Das Körpergefühl und das Begehren, das sich in den Körper einschreibt, entwickeln sich durch die ersten zwischenmenschlichen Begegnungen, die unbewusst verarbeitet werden (Quindeau 2008). In den verschiedenen Phasen der Kindheit werden laut Freud unterschiedliche erogene Zonen aktuell, und gleichzeitig damit Beziehungsthemen zum eigenen und zum anderen Geschlecht erforscht und gelebt. In der Adoleszenz erhält der Körper eine neue Relevanz und Bedeutung für Jungen und Mädchen (vgl. Flaake 2005; King/Flaake 2005). Beide Geschlechter müssen sich durch die hormonellen und körperlichen Veränderungen „durcharbeiten“ und entwickeln ein neues Verhältnis zu ihrem geschlechtlichen Körper und dem Körper der Anderen. Die Persönlichkeitsentwicklung in dieser Phase ist eng damit verbunden, wie der Einstieg in die Welt sexuellen Erlebens gelingt: ob sich der Junge oder das Mädchen von den Eltern als werdender Mann, als werdende Frau akzeptiert fühlen, wie die Umwelt (Lehrkräfte, Peers) auf sie reagieren (Schmidt 2008 b, Schmidt/Schetsche 2008, Martin 2008). Der Bedarf nach einem Erfahrungsaustausch über sexuelle Themen ist groß und kann inzwischen auch über das Internet kostenlos und anonym gedeckt werden (vgl. Döring 2008 a). Diese Phase entscheidet mit darüber, wie Sexualität im Erwachsenenleben gelebt wird, gelebt werden kann. Im Erwachsenenalter kann die Beziehung zum eigenen Körper und zur Sexualität in einer stabilen Partnerschaft in geordnete Bahnen gelangen, häufig aber nur für eine begrenzte Zeit, bis eine neue Partnerschaft sich entwickelt oder angestrebt wird. So spielt Sexualität für Menschen je nach Lebensalter, Lebenslage und –situation eine je unterschiedliche Rolle – aber sie ist immer präsent: als glückvolle Befriedigung, die Kraft verleiht, als Sehnsucht, die zu Aktivität drängt, als Verdrängung, die sich in Süchten äußert, als Trauma oder Verbitterung, und nicht zuletzt – unter patriarchalischen Bedingungen insbesondere - als Machtinstrument zur Knechtung der Anderen.

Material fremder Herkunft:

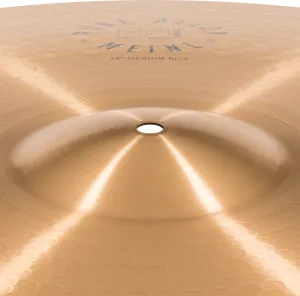 MEINL Pure Alloy 24" Medium Ride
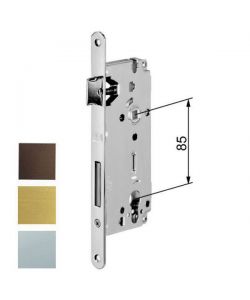 Serratura Inf.Legno Duo E40 Bronzata 851 Agb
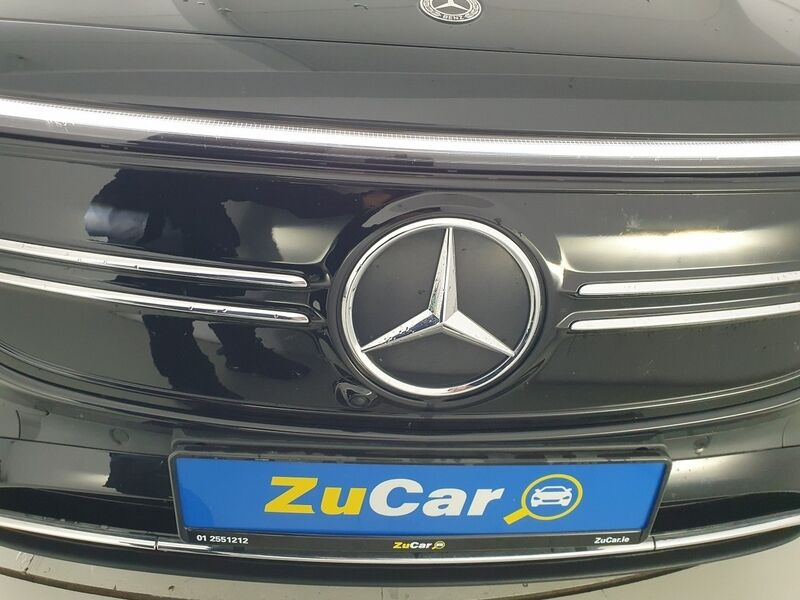 More views of Mercedes-Benz EQA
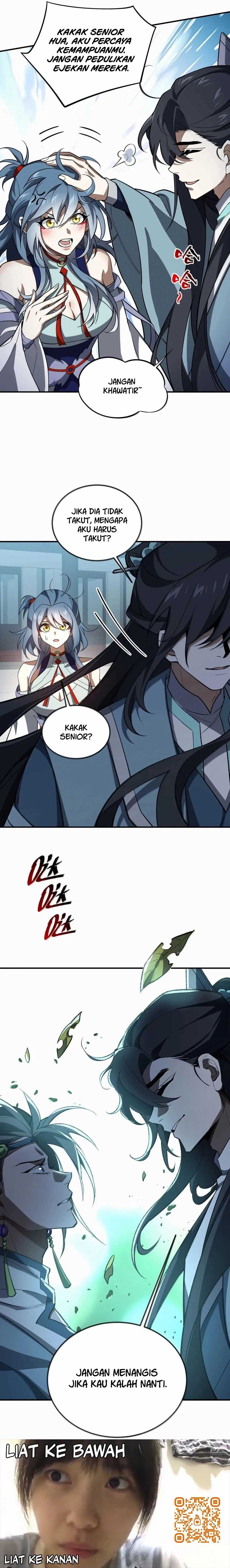 I Work Nine To Five In The Immortal Cultivation World  Chapter 112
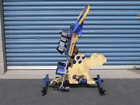 Jenx Dinosaur Prone Stander For Toddlers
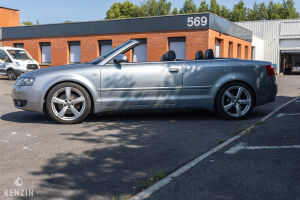 Audi A4 Cabriolet 3.0 V6 Quattro - 2004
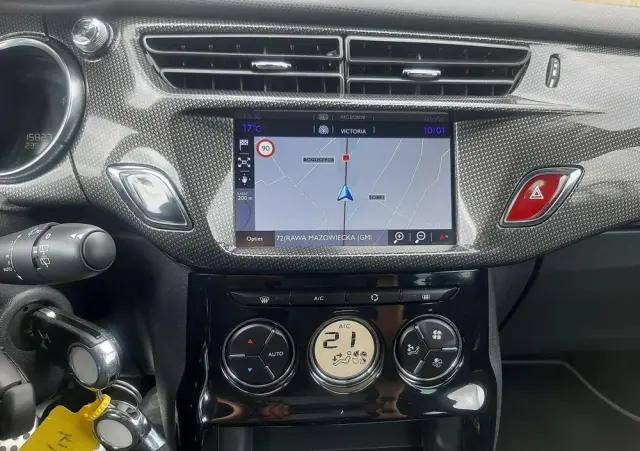 DS AUTOMOBILES DS 3 
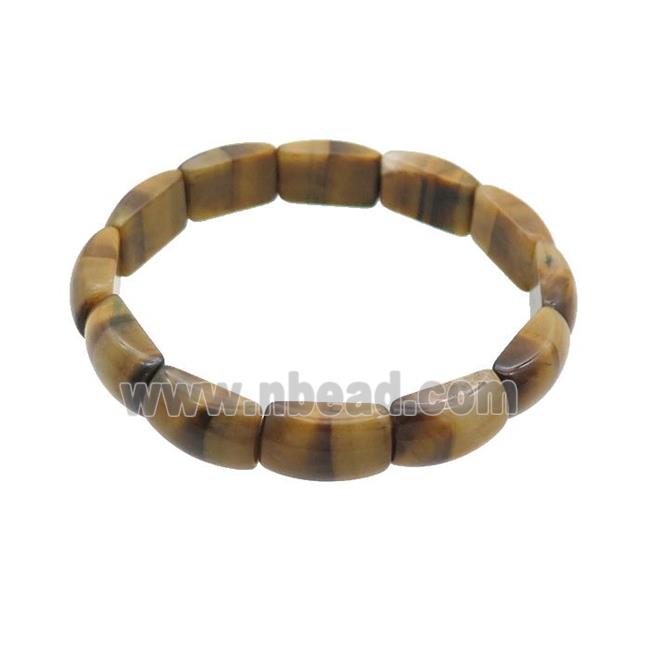 Mookaite Bracelet Stretchy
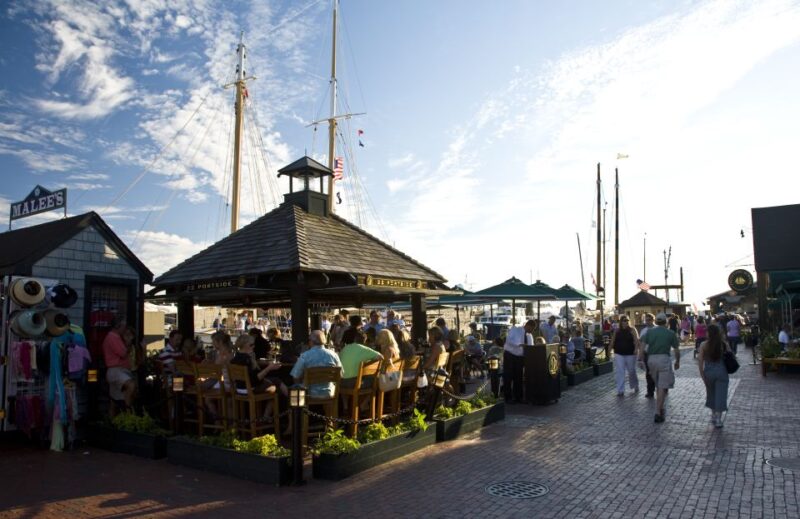 From Boston: Newport Mansions Full-Day Trip - Touring Marble House: Opulence and Artistry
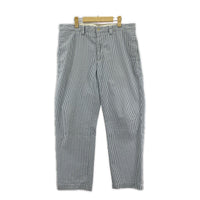 パンツ POLO RALPH LAUREN シアサッカーパンツ 青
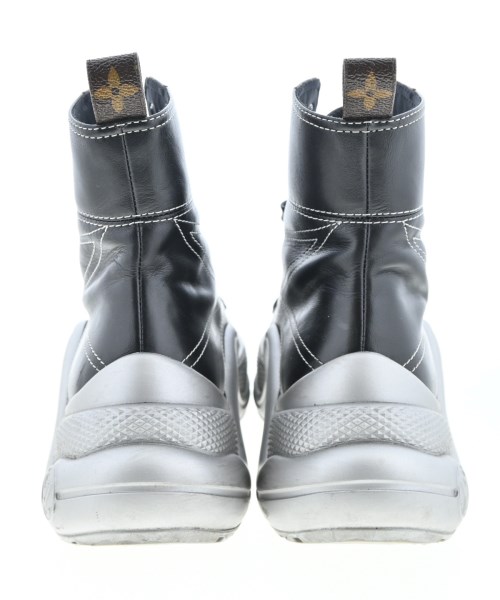 LOUIS VUITTON（ルイヴィトン）スニーカー 黒 サイズ:EU36(22.5cm位) レディース/2200615166018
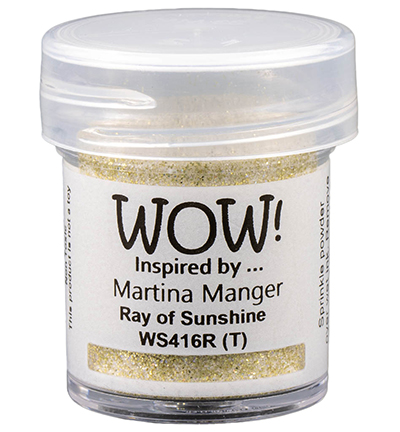 WOW! -Ray of Sunshine *Martina Manger* WOW! -Ray of Sunshine *Martina Manger*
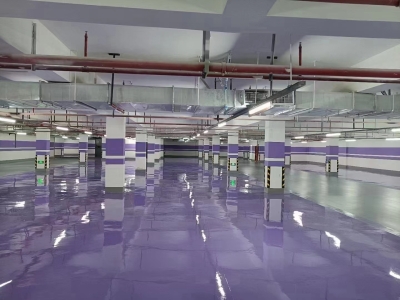 防腐环氧地坪技术指南要点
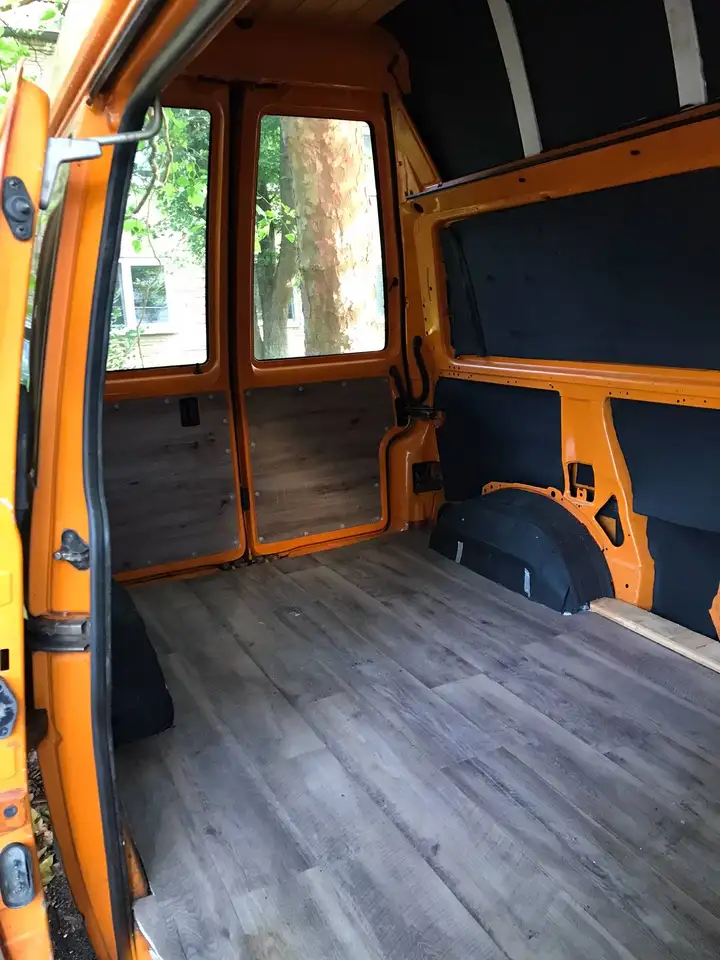 Volkswagen T4 Transporter T4 TDI 7DJ1Y2, foto 3
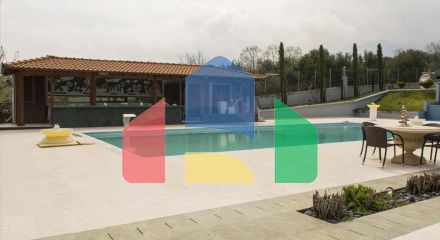 Продажа - Вилла 624 m² на Олимпийской Ривьере Продажа - Вилла 624 m² на Олимпийской Ривьере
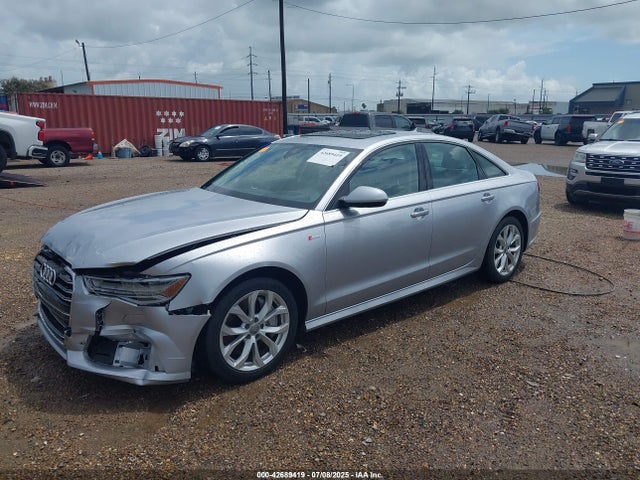 2018 AUDI A6 WAUH3AFC9JN020489 Photo 1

Da auch die Sexualität den Bedingungen der Warengesellschaft unterworfen wird, ist sie heute mehr denn je eine Ware. Prostitution wird in Deutschland pro Jahr von geschätzt 4,5 Millionen Männern in Anspruch genommen, auf deren sexuelle Bedürfnisse ca. 200.000-400.000 weibliche und 5.000-40.000 männliche Prostituierte eingehen. Hinzu kommen ca. 10.000 Sextouristen, die im Ausland ihre sexuellen Bedürfnisse befriedigen. Deutschland hat den zweitgrößten Pornomarkt (nach den USA) weltweit mit einem Umsatz von ca. 1 Milliarde Euro (vgl. Möller 2008), zu dem auch Kinderpornographie gehört (vgl. Balluseck 2009 b), die in Deutschland von 30.000 bis 40.000 Personen konsumiert wird. Ca. 30.000 Menschen haben täglich Telefonsex (vgl. Möller 2008).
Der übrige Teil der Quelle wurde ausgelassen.